Dégradé de ses fonctions de capitaine de l'armée française en 1894 pour avoir divulgué des secrets militaires à l'Allemagne, Alfred Dreyfus est réhabilité par la Cour de cassation de Rennes.
Après avoir effectué cinq ans de bagne en Guyane, il s'était vu déclaré coupable de haute trahison en 1899 et condamné à 10 ans de prison.
Pourtant, toutes les preuves attestaient de son innocence et de la culpabilité d'un autre officier, le commandant Esterházy.
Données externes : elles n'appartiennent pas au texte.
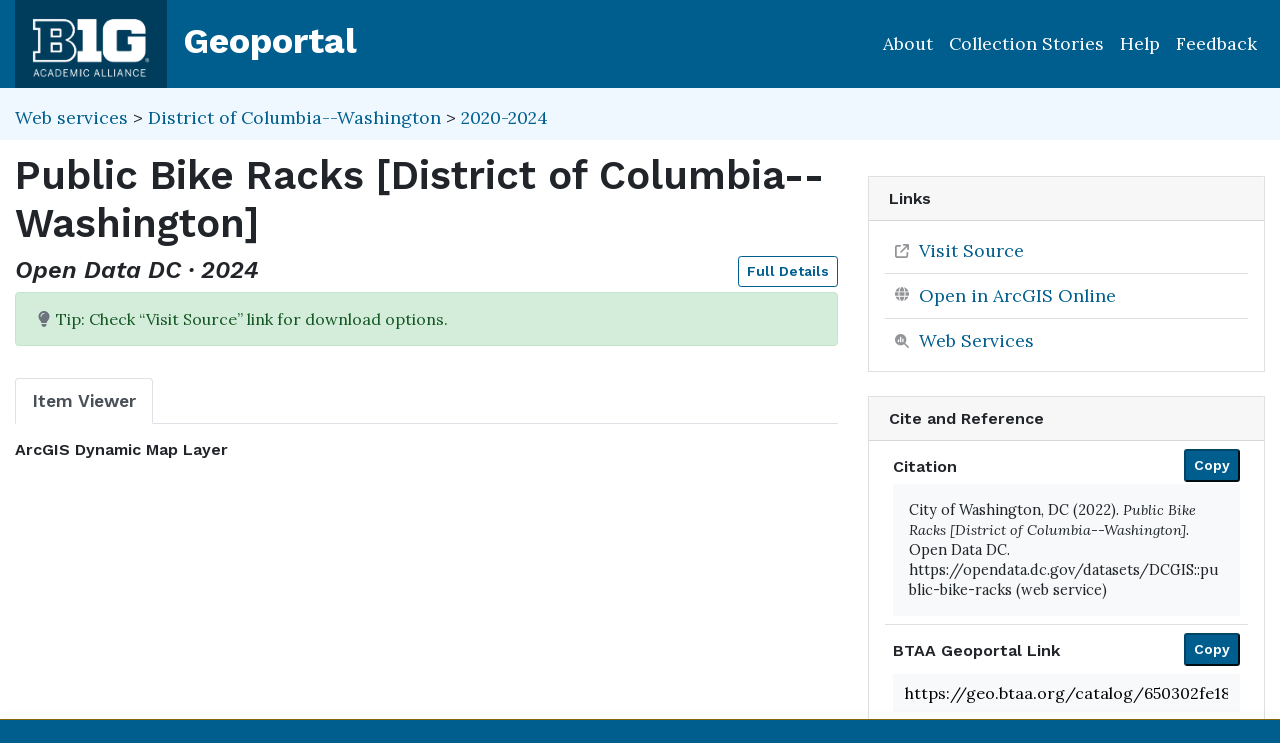

--- FILE ---
content_type: text/css
request_url: https://unpkg.com/leaflet-geosearch@3.6.1/assets/css/leaflet.css
body_size: 936
content:
/* global styling */
.leaflet-control-geosearch *,
.leaflet-control-geosearch *:before,
.leaflet-control-geosearch *:after {
  box-sizing: border-box;
}

/* leaflet button styling */
.leaflet-control-geosearch .leaflet-bar-part {
  border-radius: 4px;
  border-bottom: none;
}

.leaflet-control-geosearch a.leaflet-bar-part:before,
.leaflet-control-geosearch a.leaflet-bar-part:after {
  position: absolute;
  display: block;
  content: '';
}

/* magnifying glass */
.leaflet-control-geosearch a.leaflet-bar-part:before {
  top: 15px;
  left: 13px;
  width: 6px;
  border-top: 2px solid #555;
  transform: rotateZ(45deg);
}

.leaflet-control-geosearch a.leaflet-bar-part:after {
  top: 8px;
  left: 8px;
  height: 8px;
  width: 8px;
  border-radius: 50%;
  border: 2px solid #555;
}

/* resets for pending and error icons */
.leaflet-control-geosearch.error a.leaflet-bar-part:before,
.leaflet-control-geosearch.pending a.leaflet-bar-part:before {
  display: none;
}

.leaflet-control-geosearch.pending a.leaflet-bar-part:after,
.leaflet-control-geosearch.error a.leaflet-bar-part:after {
  left: 50%;
  top: 50%;
  width: 18px;
  height: 18px;
  margin: -9px 0 0 -9px;
  border-radius: 50%;
}

/* pending icon */
.leaflet-control-geosearch.pending a.leaflet-bar-part:after {
  content: '';
  border: 2px solid #555;
  border-top: 2px solid #f3f3f3;
  animation: spin 1s linear infinite;
}

/* error icon */
.leaflet-control-geosearch.error a.leaflet-bar-part:after {
  content: '!';
  line-height: initial;
  font-weight: 600;
  font-size: 18px;
  border: none;
}

/* search form styling */
.leaflet-control-geosearch form {
  display: none;
  position: absolute;
  top: 0;
  left: 36px;
  border-radius: 0 4px 4px 0;
  background-color: #fff;
  background-clip: padding-box;
  z-index: -1;
  height: auto;
  margin: 0;
  padding: 0 8px;
  box-shadow: 0 1px 5px rgba(0, 0, 0, 0.65);
}

.leaflet-geosearch-button form.open {
  border-radius: 0 4px 4px 4px;
}
.leaflet-control-geosearch.active form {
  display: block;
}

.leaflet-geosearch-button.active .leaflet-bar-part {
  border-radius: 4px 0 0 4px;
  width: 36px;
}

.leaflet-geosearch-button form {
  max-width: 350px;
}

.leaflet-control-geosearch form input {
  min-width: 200px;
  width: 100%;
  outline: none;
  border: none;
  margin: 0;
  padding: 0;
  font-size: 12px;
  height: 26px;
  border: none;
  border-radius: 0 4px 4px 0;
  text-indent: 8px;
}

.leaflet-touch .leaflet-geosearch-bar form {
  border: 2px solid rgba(0,0,0,0.2);
  box-shadow: none;
}

.leaflet-touch .leaflet-geosearch-bar form input {
  height: 30px;
}

.leaflet-control-geosearch .results {
  background: #fff;
}

.leaflet-control-geosearch .results > * {
  line-height: 24px;
  padding: 0 8px;
  border: 1px solid transparent;

  white-space: nowrap;
  overflow: hidden;
  text-overflow: ellipsis;
}

.leaflet-control-geosearch .results.active {
  padding: 8px 0;
  border-top: 1px solid #c6c6c6;
}

.leaflet-control-geosearch .results > .active,
.leaflet-control-geosearch .results > :hover {
  background-color: #f8f8f8;
  border-color: #c6c6c6;
  cursor: pointer;
}

/* add missing border to form */
.leaflet-control-geosearch .results.active:after {
  content: '';
  display: block;
  width: 0;
  position: absolute;
  left: -2px;
  bottom: -2px;
  top: 30px;
}

.leaflet-touch .leaflet-control-geosearch .results.active:after {
  border-left: 2px solid rgba(0, 0, 0, .2);
}

/* animations */
@keyframes spin {
  0% { transform: rotate(0deg); }
  100% { transform: rotate(360deg); }
}

.leaflet-top .leaflet-geosearch-bar,
.leaflet-bottom .leaflet-geosearch-bar {
  display: none;
}

.leaflet-geosearch-bar {
  position: relative;
  display: block;
  height: auto;
  width: 400px;
  max-width: calc(100% - 120px);
  margin: 10px auto 0;
  cursor: auto;
  z-index: 1000;
}

.leaflet-geosearch-bar form {
  position: relative;
  top: 0;
  left: 0;
  display: block;
  border-radius: 4px;
}

.leaflet-geosearch-bar form input {
  min-width: 100%;
  width: 100%;
}

.leaflet-geosearch-bar .results.active:after {
  opacity: .2;
}

.leaflet-right .leaflet-control-geosearch form {
  right: 28px;
  left: initial;
  border-radius: 4px 0 0 4px;
  border-left: inherit;
  border-right: none;
}

.leaflet-bar-notfound {
  font-style: italic;
}

.leaflet-control-geosearch a.reset {
  color: black;
  font-weight: bold;
  position: absolute;
  line-height: 26px;
  padding: 0 8px;
  right: 0;
  top: 0;
  cursor: pointer;
  border: none;
  text-decoration: none;
  background-color: #fff;
  border-radius: 0 4px 4px 0;
}

.leaflet-touch .leaflet-control-geosearch a.reset {
  line-height: 30px;
}

.leaflet-control-geosearch a.reset:hover {
  background: #f5f5f5;
}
Le jeudi 12 juillet 1906, la Cour de cassation, sous la présidence du Premier président Ballot-Beaupré, cassant l'arrêt du conseil de guerre de Rennes, réhabilite Dreyfus :
Attendu, sans aucun doute, que, sinon devant le Conseil de guerre de Rennes, du moins autour de lui, dans la presse et dans le public, un bruit avait été répandu, d'après lequel la pièce, présentée comme étant le Bordereau saisi, ne serait que la copie sur papier pelure du Bordereau original portant de la main d'un souverain étranger une annotation accusatrice contre Dreyfus ;
Mais attendu que, dans leurs dépositions reçues sous la foi du serment en 1904, cette allégation (ainsi que celle d'une prétendue lettre du même souverain) a été absolument démentie par le Président Casimir-Perier, les généraux Mercier, Billot, Zurlinden, de Boisdeffre, Gonse, Roget, les lieutenants-colonels Picquart, du Paty de Clam, Rollin, et les autres officiers du service de renseignements, que le général Mercier a dit notamment : "C'est une légende complètement inexacte, rien, rien, rien n'a pu y donner lieu" ; que cette légende doit être mise à néant ;
Attendu, en dernière analyse, que de l'accusation portée contre Dreyfus, rien ne reste debout ; et que l'annulation du jugement du Conseil de guerre ne laisse rien subsister qui puisse à sa charge être qualifié crime ou délit ;
Attendu, dès lors, que par application du paragraphe final de l'article 445 aucun renvoi ne doit être prononcé ;
Par ces motifs,
Annule le jugement du Conseil de guerre de Rennes qui, le 9 septembre 1889, a condamné Dreyfus à dix ans de détention et à la dégradation militaire, par application des art ; 76 et 463 C pén. et 1er de la loi du 8 juin 1850 ;
Dit que c'est par erreur et à tort que cette condamnation a été prononcée ;
Donne acte à Dreyfus de ce qu'il déclare renoncer à demander l'indemnité pécuniaire que l'art. 446 C inst. crim. permettait de lui allouer ;
Ordonne qu'en conformité de cet article le présent arrêt sera affiché à Paris et à Rennes et sera inséré au Journal Officiel, ainsi que dans cinq journaux, au choix de Dreyfus ;
Autorise Dreyfus à le faire publier aux frais du Trésor et au taux des insertions légales dans cinquante journaux de Paris et de province, à son choix ; Ordonne que l'arrêt sera transcrit sur les registres du Conseil de guerre de Rennes et que mention en sera faite en marge de la décision annulée. |
Dès le lendemain, 13 juillet, Eugène Etienne, ministre de la guerre, dépose sur le bureau de la Chambre des députés deux projets de loi : l'un portant réintégration dans les cadres de l'armée du capitaine d'artillerie Dreyfus avec le grade de chef d'escadron, et l'autre réintégrant le lieutenant-colonel d'infanterie Picquart, avec le grade de général de brigade.
Le 20 juillet, le commandant Dreyfus est nommé chevalier de la Légion d'honneur, lors d’une cérémonie à l’Ecole militaire.